Wyss hütet seine drei Enkelkinder jeden Dienstag. Und auch sein Sohn will viel mehr Zeit mit ihm und seiner Frau verbringen. Gleichzeitig beschäftigt es ihn, dass viele Sachen an ihm vorbeigingen, als sein Sohn aufwuchs.

«Ich mache etwas mit meinem Enkel, was ich mir als langjähriger YB-Fan schon immer gewünscht hatte: Wir haben ein Saison-Abo für YB-Heimspiele», sagt Ernst. Das biete die besten Möglichkeiten zum Austausch mit Jungen. Aber er habe sechs Grosskinder und könne nicht mit jedem an die Spiele gehen. Seien sie dann noch Fan eines anderen Klubs, sei das sehr heikel. Er müsse ja auch Spass haben, sagt Ernst und lacht.

Freundschaft

Noch etwas fällt der Gruppe ein: Freundschaften müsse man früh genug pflegen. Die Gruppe bereut es, oft zu wenig Zeit für Freunde gehabt zu haben. «Weil man im Alltag untergeht», erklärt Niederhäuser. Freundschaften verändern sich auch. «Ich habe grad eine Zeit, wo ich mich von Freundschaften verabschiede», sagt Gschwendtner. Damals habe es gestimmt. Aber Interessen und Sichtweisen haben sich verändert. Neue Freundschaften entstehen und wachsen.

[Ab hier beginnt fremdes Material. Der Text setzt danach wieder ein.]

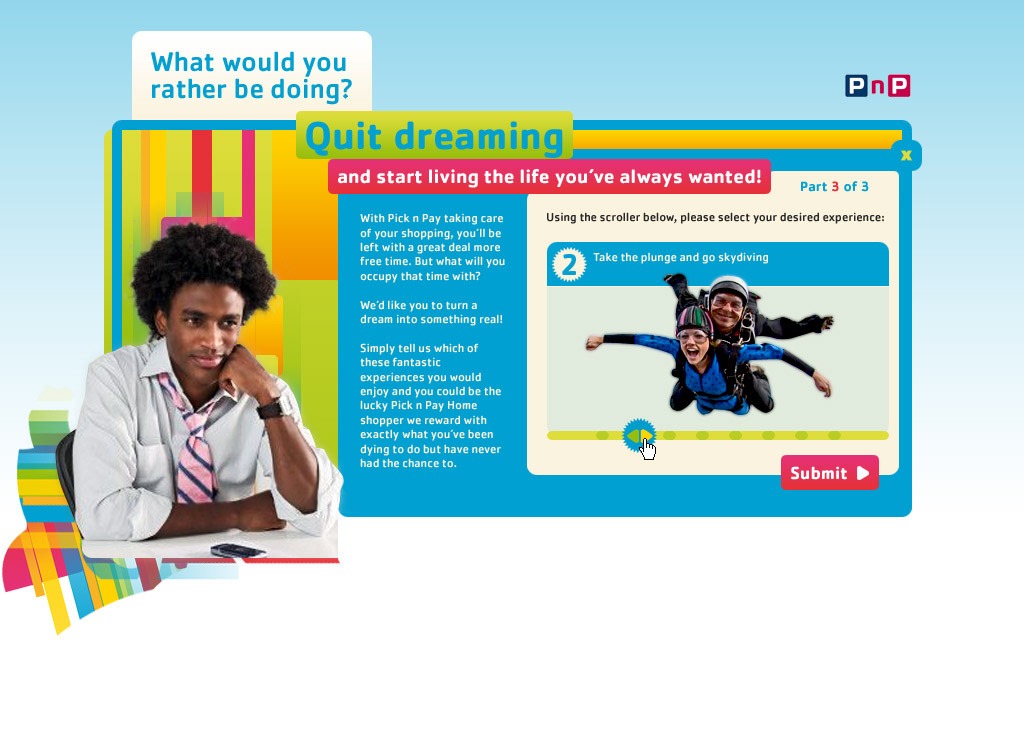 What would you rather be doing?

PnP

Quit dreaming

and start living the life you've always wanted!

x

Part 3 of 3

With Pick n Pay taking care of your shopping, you'll be left with a great deal more free time. But what will you occupy that time with?

We'd like you to turn a dream into something real!

Simply tell us which of these fantastic experiences you would enjoy and you could be the lucky Pick n Pay Home shopper we reward with exactly what you've been dying to do but have never had the chance to.

Using the scroller below, please select your desired experience:

2 Take the plunge and go skydiving

Submit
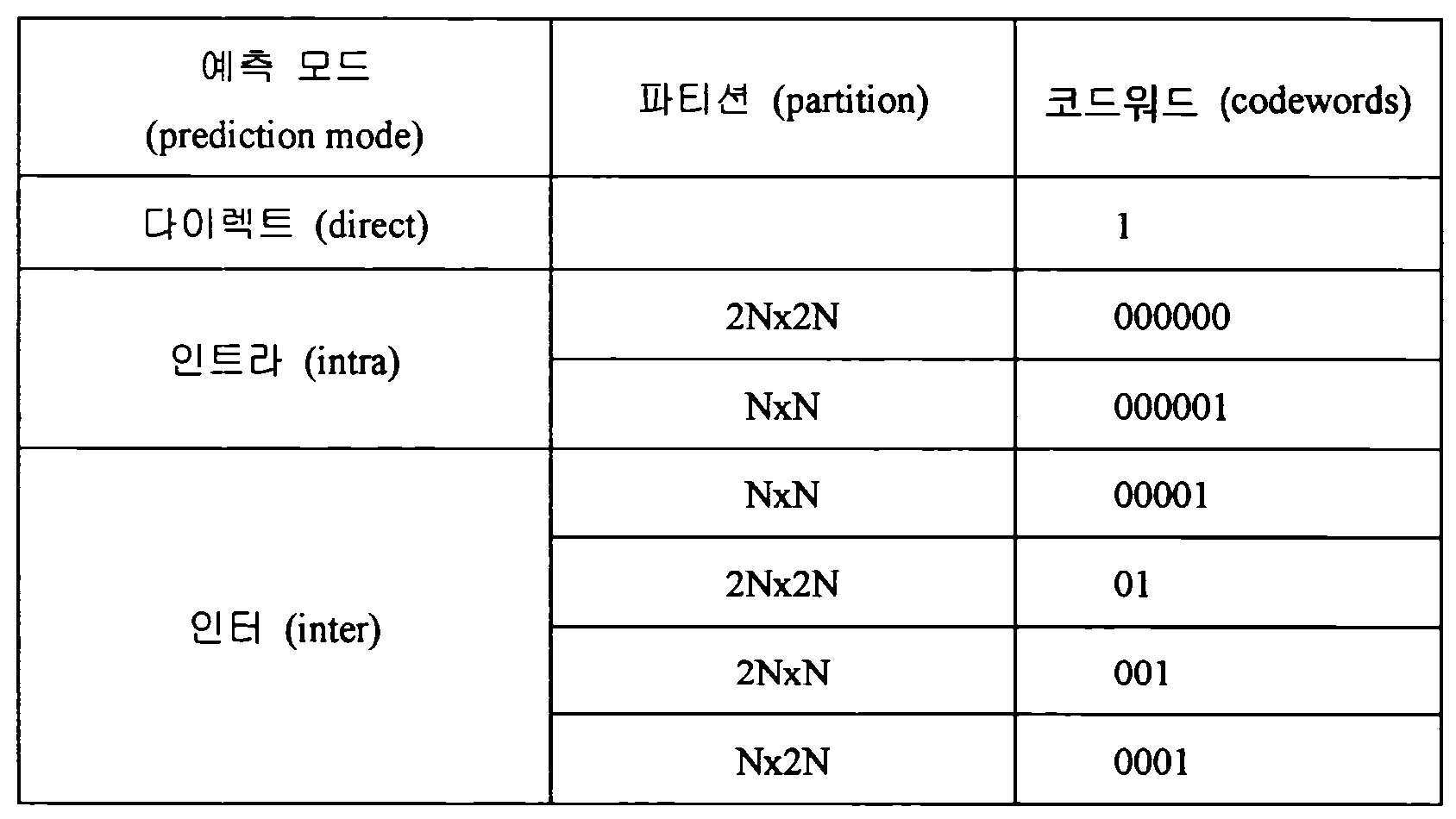 | 예측 모드 (prediction mode) | 파티션 (partition) | 코드워드 (codewords) |
|---|---|---|
| 다이렉트 (direct) | | 1 |
| 인트라 (intra) | 2Nx2N | 000000 |
| | NxN | 000001 |
| 인터 (inter) | NxN | 00001 |
| | 2Nx2N | 01 |
| | 2NxN | 001 |
| | Nx2N | 0001 |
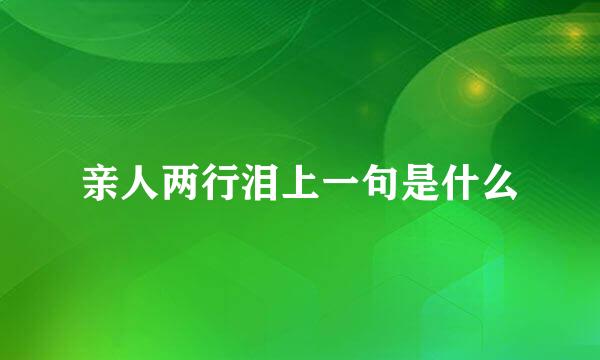 亲人两行泪上一句是什么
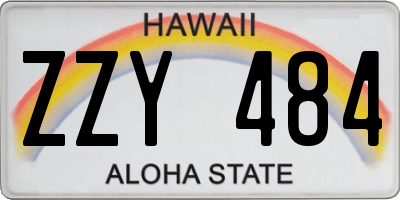 HAWAII

ZZY 484

ALOHA STATE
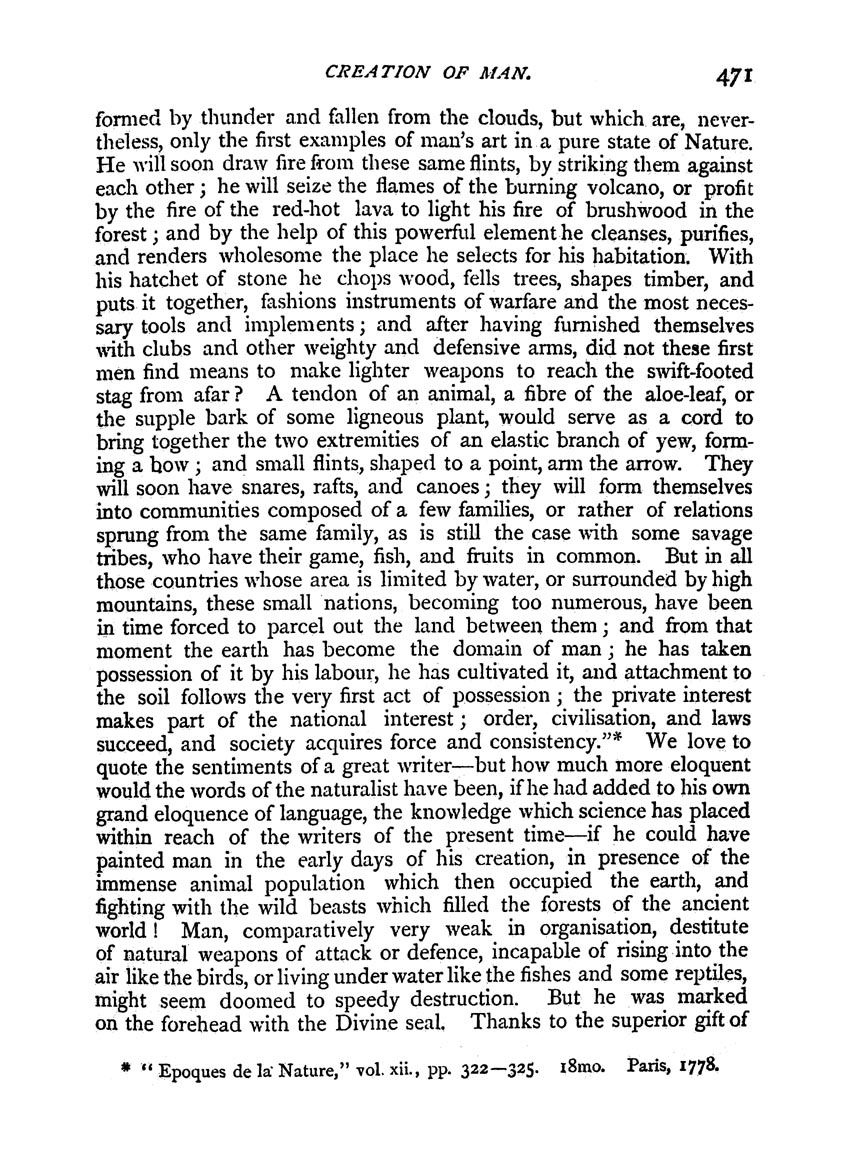 CREATION OF MAN. 471

formed by thunder and fallen from the clouds, but which are, nevertheless, only the first examples of man's art in a pure state of Nature. He will soon draw fire from these same flints, by striking them against each other; he will seize the flames of the burning volcano, or profit by the fire of the red-hot lava to light his fire of brushwood in the forest; and by the help of this powerful element he cleanses, purifies, and renders wholesome the place he selects for his habitation. With his hatchet of stone he chops wood, fells trees, shapes timber, and puts it together, fashions instruments of warfare and the most necessary tools and implements; and after having furnished themselves with clubs and other weighty and defensive arms, did not these first men find means to make lighter weapons to reach the swift-footed stag from afar? A tendon of an animal, a fibre of the aloe-leaf, or the supple bark of some ligneous plant, would serve as a cord to bring together the two extremities of an elastic branch of yew, forming a bow; and small flints, shaped to a point, arm the arrow. They will soon have snares, rafts, and canoes; they will form themselves into communities composed of a few families, or rather of relations sprung from the same family, as is still the case with some savage tribes, who have their game, fish, and fruits in common. But in all those countries whose area is limited by water, or surrounded by high mountains, these small nations, becoming too numerous, have been in time forced to parcel out the land between them; and from that moment the earth has become the domain of man; he has taken possession of it by his labour, he has cultivated it, and attachment to the soil follows the very first act of possession; the private interest makes part of the national interest; order, civilisation, and laws succeed, and society acquires force and consistency."* We love to quote the sentiments of a great writer—but how much more eloquent would the words of the naturalist have been, if he had added to his own grand eloquence of language, the knowledge which science has placed within reach of the writers of the present time—if he could have painted man in the early days of his creation, in presence of the immense animal population which then occupied the earth, and fighting with the wild beasts which filled the forests of the ancient world! Man, comparatively very weak in organisation, destitute of natural weapons of attack or defence, incapable of rising into the air like the birds, or living under water like the fishes and some reptiles, might seem doomed to speedy destruction. But he was marked on the forehead with the Divine seal. Thanks to the superior gift of

* "Epoques de la Nature," vol. xii., pp. 322—325. 18mo. Paris, 1778.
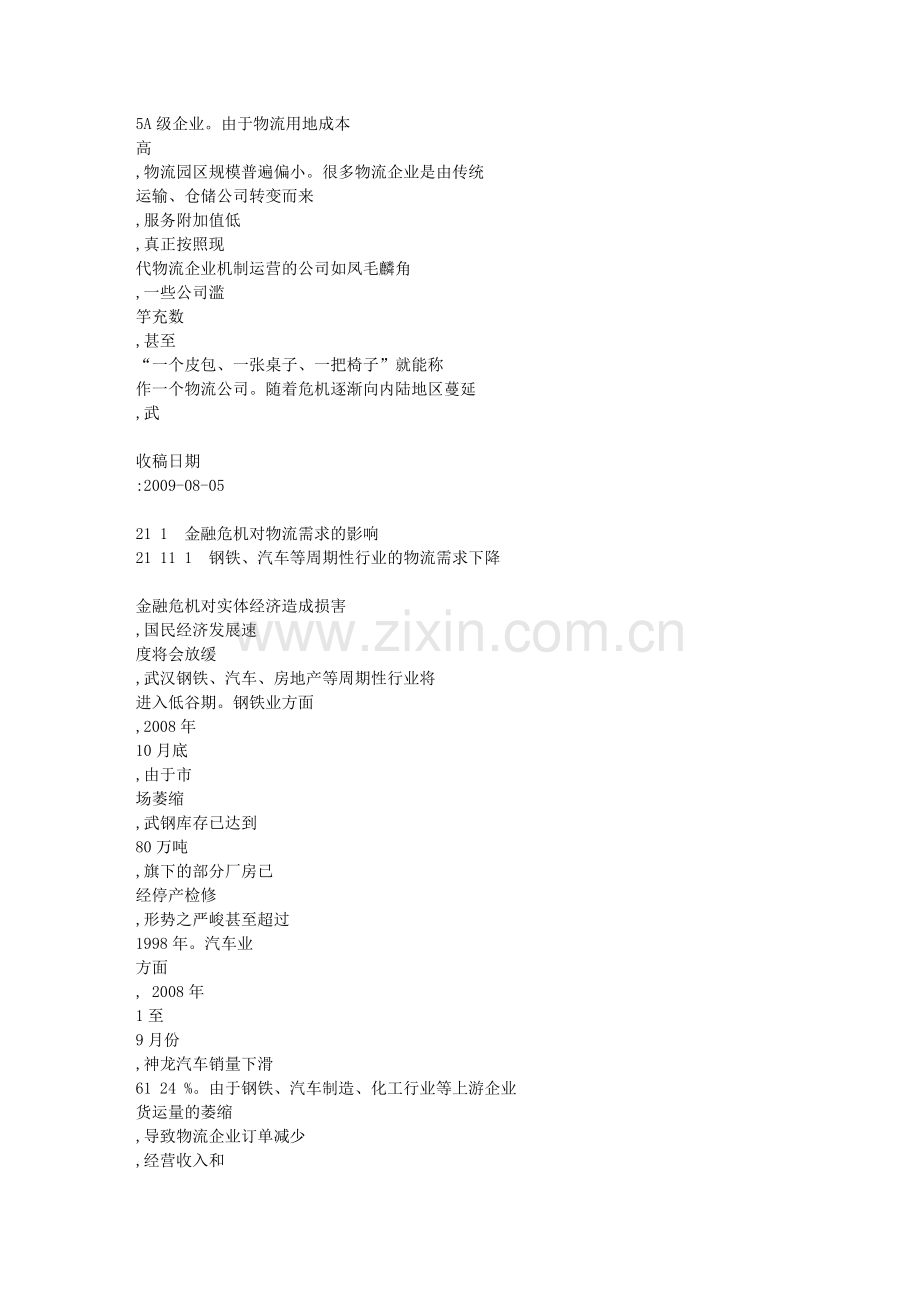 5A级企业。由于物流用地成本
高
,物流园区规模普遍偏小。很多物流企业是由传统
运输、仓储公司转变而来
,服务附加值低
,真正按照现
代物流企业机制运营的公司如凤毛麟角
,一些公司滥
竽充数
,甚至
“一个皮包、一张桌子、一把椅子”就能称
作一个物流公司。随着危机逐渐向内陆地区蔓延
,武

收稿日期
:2009-08-05

21 1 金融危机对物流需求的影响
21 11 1 钢铁、汽车等周期性行业的物流需求下降

金融危机对实体经济造成损害
,国民经济发展速
度将会放缓
,武汉钢铁、汽车、房地产等周期性行业将
进入低谷期。钢铁业方面
,2008年
10月底
,由于市
场萎缩
,武钢库存已达到
80万吨
,旗下的部分厂房已
经停产检修
,形势之严峻甚至超过
1998年。汽车业
方面
, 2008年
1至
9月份
,神龙汽车销量下滑
61 24 %。由于钢铁、汽车制造、化工行业等上游企业
货运量的萎缩
,导致物流企业订单减少
,经营收入和

www.zixin.com.cn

Wenn man in Pension sei, merke man, dass die Freundschaften im Beruf lediglich funktionell gewesen seien. Ernst ist froh, dass seine Frau Freundschaften pflegte, die wirklich welche sind. Da seien Frauen schon sehr wichtig. Sie seien es, die das soziale Netz aufbauten. «Der Mann hat seines im Beruf, aber das fällt danach zusammen», sagt Ernst. Generell seien seine Beziehungen heute verbindlicher geworden. Ernsthafter. Heute beobachtet er, dass seine Kinder intensivere Freundschaften haben als sie damals. «Oh ja, das merke ich auch», sagt Niederhäuser.

Vor rund 40 Jahren gründeten zwölf Männer in Kehrsatz einen Klub, dem auch Wyss angehört. Das sei etwas vom Besten, was sie machen konnten. Leider leben nur noch sieben, aber man helfe einander. Heute noch. Echte Freundschaften. Im Alter sei das sehr wertvoll, aber man müsse es rechtzeitig aufbauen.

Das mit der Lebenszufriedenheit ist übrigens wissenschaftlich bewiesen. In seinem Buch «Die bessere Hälfte» stellt Eckart von Hirschhausen fest, dass die meisten Menschen in der Tat mit 67 zufriedener sind als mit 17 oder 37.